* Directions *
Reproduce word for word the part of the Winnipeg Film Group excerpt that begins with the words containing "Originally known as" and ends with "programmer since 1982.".

BEGIN Excerpt provided

WFG's first film, Rabbit Pie, was made in 1976 and was collaboratively produced. Directed by Allan Kroeker, it is a pastiche of silent film tropes involving a plot wherein infant rabbits are eaten at a restaurant.

The WFG is governed by a board of directors, which maintains the WFG’s bylaws and supports WFG's mandate, including by directly supporting private-sector fundraising. As the WFG is an artist-run organization, its board must mainly include practicing filmmakers and video artists.

As a non-profit organization, WFG operations are funded by the Canada Council for the Arts, Manitoba Arts Council, and Winnipeg Arts Council. Project funders include Manitoba Film & Music, The Winnipeg Foundation, the Government of Manitoba, and Winnipeg School Division, in addition to individual project funders. Ongoing sponsors include William F. White International, On Screen Manitoba, and Film Training Manitoba.

=== Cinematheque ===
Dave Barber Cinematheque, formerly Winnipeg Cinematheque, as the professional presentation department of the Winnipeg Film Group, is a cinematheque theatre that screens both Canadian and world cinema. Operated on the first floor of the historic Artspace building in Winnipeg's Exchange District, it has one screen and plays two evening shows on weekdays, and matinées on the weekends.

The focus is on Canadian films, particularly the cinema of Manitoba, but there are also special screenings for international independent films, children's films, and classic films; Cinematheque also produces the annual Gimme Some Truth Documentary Festival.

Originally known as Winnipeg Cinematheque, the theatre was renamed the Dave Barber Cinematheque after the 2021 passing of Dave Barber—the Cinematheque's senior programmer since 1982.

==Members==
WFG is notable for having many past staff and members attain prominent positions in the Canadian media industry. Honorary members are appointed for their "exceptional achievement as a Manitoba filmmaker or for their extraordinary contribution to the development of the Winnipeg Film Group as an organization."

Honorary members of the WFG include:

- Norma Bailey
- Dave Barber
- Richard Condie
- Larry Desrochers
- Michael Drabot
- Greg Hanec
- Shereen Jerrett
- Merit Jensen Carr
- John Kozak
- Guy Maddin
- Solomon Nagler
- Winston Washington Moxam
- John Paizs
- Jeff Peeler
- Len Pendergast

Other artists/members of WFG include:

- Atelier National du Manitoba
- Sara Angelucci
- Kiarash Anvari
- Shane Belcourt
- Warren Cariou
- Shelagh Carter
- Ervin Chartrand
- David Demchuk
- Shawna Dempsey
- Kevin Doherty
- Danishka Esterhazy
- Erica Eyres
- Darcy Fehr
- Sadaf Foroughi
- Matthew Rankin

Dave Barber has been the Cinematheque programmer at the Winnipeg Film Group since the summer of 1982. He has won several awards for his efforts including the Making A Difference Award for “Extraordinary Contribution” to the Arts by the Winnipeg Arts Council (2007), the first-ever awarded Individual Award for “Outstanding Award of the Arts" by the Manitoba Foundation for the Arts, and the Queen Elizabeth II Diamond Jubilee Award by the Governor-General of Canada in April of 2013.

END Excerpt provided
BEGIN Data section

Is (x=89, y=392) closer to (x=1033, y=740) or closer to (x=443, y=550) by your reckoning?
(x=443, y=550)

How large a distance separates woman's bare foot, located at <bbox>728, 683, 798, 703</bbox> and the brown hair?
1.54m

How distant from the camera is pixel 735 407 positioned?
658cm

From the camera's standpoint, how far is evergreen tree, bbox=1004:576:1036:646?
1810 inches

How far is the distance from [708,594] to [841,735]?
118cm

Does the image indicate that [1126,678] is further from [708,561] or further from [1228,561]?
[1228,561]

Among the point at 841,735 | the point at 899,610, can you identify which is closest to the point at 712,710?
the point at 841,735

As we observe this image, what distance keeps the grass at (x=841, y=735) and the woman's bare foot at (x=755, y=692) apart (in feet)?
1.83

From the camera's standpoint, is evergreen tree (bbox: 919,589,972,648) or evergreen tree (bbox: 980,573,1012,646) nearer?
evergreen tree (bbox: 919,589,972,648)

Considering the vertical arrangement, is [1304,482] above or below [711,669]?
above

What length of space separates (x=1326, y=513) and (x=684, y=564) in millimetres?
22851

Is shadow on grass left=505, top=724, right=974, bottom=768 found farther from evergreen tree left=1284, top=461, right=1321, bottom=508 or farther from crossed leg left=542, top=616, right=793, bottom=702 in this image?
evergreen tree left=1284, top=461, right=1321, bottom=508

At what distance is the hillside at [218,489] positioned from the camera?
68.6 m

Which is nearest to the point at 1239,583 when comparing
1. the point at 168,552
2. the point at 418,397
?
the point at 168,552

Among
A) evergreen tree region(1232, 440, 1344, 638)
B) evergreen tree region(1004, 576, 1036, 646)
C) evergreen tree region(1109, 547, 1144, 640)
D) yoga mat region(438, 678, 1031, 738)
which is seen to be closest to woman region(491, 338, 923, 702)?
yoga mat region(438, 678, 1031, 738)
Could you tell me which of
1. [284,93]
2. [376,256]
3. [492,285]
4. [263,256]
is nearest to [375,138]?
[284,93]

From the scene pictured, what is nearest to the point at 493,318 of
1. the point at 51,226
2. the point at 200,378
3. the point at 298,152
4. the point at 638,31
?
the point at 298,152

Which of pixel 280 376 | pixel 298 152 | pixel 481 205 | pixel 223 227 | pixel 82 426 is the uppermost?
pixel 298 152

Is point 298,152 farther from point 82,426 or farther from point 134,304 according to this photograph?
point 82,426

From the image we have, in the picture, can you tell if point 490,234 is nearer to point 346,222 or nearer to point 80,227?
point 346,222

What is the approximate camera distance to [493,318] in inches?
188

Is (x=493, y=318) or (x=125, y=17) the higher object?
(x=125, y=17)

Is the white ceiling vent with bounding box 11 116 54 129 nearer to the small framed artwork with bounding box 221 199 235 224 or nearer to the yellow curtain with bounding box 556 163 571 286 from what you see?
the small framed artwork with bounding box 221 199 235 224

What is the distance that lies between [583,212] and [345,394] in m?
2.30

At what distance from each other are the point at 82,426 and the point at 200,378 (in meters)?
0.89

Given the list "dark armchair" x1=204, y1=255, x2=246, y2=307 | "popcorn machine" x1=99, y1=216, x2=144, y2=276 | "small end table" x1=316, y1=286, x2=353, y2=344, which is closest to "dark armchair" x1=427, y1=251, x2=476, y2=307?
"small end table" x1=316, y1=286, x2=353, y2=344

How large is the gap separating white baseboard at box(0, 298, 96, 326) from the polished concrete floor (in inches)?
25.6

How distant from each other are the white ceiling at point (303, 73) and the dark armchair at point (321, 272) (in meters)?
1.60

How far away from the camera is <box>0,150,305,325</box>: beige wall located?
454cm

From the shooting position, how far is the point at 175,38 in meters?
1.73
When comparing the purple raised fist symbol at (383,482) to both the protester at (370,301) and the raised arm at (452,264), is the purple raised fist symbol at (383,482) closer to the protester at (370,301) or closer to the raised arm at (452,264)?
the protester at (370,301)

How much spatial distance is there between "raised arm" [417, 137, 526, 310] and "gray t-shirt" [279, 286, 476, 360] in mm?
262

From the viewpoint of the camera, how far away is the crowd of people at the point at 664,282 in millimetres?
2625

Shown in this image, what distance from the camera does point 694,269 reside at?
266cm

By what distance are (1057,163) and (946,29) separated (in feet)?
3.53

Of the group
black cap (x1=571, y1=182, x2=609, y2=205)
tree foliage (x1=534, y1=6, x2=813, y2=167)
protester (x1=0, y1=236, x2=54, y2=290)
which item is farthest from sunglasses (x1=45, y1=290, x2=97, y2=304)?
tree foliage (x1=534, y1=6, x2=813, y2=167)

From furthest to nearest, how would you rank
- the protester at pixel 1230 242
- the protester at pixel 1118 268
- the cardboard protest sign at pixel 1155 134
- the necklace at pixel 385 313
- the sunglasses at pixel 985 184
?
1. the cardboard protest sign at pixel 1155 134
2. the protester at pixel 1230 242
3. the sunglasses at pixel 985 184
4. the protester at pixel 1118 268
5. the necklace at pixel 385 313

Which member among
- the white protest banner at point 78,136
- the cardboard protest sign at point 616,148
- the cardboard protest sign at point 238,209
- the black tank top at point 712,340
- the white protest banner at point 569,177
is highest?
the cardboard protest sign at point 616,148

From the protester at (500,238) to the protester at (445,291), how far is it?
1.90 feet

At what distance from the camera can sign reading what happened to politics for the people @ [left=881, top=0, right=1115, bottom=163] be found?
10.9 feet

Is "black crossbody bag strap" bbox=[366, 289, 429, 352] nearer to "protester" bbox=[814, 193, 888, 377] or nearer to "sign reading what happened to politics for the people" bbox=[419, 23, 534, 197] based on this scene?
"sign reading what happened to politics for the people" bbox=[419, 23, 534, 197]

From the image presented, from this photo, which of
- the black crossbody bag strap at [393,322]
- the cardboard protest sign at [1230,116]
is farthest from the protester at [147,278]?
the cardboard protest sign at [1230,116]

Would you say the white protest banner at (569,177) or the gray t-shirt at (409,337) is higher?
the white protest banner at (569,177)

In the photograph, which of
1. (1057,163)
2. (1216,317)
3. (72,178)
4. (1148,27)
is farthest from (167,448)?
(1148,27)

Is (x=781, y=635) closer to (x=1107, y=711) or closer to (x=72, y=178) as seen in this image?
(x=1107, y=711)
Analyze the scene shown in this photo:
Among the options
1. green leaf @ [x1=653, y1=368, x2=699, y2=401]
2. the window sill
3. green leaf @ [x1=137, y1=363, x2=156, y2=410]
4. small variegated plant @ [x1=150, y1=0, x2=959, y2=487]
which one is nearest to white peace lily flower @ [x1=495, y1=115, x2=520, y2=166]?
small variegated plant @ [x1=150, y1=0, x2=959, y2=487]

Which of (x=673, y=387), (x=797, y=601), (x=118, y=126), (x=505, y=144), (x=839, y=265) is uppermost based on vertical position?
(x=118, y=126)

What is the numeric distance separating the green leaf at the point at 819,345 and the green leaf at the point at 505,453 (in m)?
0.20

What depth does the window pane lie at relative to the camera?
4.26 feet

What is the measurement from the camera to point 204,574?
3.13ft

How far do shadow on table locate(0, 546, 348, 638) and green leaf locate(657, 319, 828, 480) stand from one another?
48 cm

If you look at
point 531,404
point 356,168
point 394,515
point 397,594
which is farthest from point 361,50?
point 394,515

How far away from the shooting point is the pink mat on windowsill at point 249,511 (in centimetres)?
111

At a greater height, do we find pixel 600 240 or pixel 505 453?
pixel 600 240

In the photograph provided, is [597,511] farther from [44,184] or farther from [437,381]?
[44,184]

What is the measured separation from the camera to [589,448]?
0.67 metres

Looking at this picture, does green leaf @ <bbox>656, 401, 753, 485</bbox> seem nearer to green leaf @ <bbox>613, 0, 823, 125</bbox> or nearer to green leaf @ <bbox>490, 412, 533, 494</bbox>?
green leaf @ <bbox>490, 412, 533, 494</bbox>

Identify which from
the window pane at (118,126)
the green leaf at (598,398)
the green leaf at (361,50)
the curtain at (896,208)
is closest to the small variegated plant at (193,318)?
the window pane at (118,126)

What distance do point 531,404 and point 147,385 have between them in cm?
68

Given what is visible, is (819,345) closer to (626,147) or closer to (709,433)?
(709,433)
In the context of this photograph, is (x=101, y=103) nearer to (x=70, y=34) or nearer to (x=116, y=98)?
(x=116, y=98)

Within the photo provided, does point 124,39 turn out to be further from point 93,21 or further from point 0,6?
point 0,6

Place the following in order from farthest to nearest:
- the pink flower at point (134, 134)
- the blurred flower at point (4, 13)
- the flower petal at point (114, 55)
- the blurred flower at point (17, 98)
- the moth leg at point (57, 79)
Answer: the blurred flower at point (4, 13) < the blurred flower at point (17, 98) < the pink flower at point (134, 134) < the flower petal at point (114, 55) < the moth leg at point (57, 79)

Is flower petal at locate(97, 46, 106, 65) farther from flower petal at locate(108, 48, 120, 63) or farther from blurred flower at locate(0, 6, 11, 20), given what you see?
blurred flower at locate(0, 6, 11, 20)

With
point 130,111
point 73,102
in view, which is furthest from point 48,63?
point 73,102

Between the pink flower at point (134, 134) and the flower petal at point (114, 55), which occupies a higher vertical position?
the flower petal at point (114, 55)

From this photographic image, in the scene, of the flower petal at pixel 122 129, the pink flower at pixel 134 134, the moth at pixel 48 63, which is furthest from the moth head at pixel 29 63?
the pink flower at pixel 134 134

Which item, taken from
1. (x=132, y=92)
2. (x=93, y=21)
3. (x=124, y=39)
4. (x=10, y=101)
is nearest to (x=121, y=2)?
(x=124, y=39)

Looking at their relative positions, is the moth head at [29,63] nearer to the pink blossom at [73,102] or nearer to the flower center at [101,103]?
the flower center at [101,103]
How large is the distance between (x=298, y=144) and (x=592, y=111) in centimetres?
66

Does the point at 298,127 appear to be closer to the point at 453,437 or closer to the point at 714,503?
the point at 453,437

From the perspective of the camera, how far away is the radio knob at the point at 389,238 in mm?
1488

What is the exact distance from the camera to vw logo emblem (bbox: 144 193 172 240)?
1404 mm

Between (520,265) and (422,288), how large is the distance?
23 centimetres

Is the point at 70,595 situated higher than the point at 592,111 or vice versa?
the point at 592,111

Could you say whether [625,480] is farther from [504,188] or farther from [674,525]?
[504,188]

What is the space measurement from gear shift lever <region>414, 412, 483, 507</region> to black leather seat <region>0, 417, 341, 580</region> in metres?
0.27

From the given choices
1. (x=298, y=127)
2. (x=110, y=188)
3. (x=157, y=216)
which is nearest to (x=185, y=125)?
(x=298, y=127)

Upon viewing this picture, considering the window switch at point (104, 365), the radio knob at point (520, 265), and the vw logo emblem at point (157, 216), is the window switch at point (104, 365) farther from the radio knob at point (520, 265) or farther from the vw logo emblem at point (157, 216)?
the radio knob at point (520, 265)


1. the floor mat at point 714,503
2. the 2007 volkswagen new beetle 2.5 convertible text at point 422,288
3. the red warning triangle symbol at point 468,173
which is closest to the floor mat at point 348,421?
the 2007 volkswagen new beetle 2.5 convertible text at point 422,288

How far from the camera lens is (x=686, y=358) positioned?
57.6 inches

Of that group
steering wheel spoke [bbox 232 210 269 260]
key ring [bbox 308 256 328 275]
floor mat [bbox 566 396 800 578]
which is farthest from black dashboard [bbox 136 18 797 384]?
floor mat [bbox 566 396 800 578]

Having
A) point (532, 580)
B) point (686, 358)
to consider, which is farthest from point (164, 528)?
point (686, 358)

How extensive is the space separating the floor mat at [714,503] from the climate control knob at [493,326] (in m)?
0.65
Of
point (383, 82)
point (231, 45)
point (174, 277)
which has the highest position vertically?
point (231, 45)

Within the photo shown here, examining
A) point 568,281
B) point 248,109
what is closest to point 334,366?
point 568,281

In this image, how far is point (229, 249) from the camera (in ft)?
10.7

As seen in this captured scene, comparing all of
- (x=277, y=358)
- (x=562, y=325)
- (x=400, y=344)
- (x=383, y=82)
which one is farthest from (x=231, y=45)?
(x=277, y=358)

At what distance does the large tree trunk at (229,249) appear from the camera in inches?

END Data section

* Exercise response *
Originally known as Winnipeg Cinematheque, the theatre was renamed the Dave Barber Cinematheque after the 2021 passing of Dave Barber—the Cinematheque's senior programmer since 1982.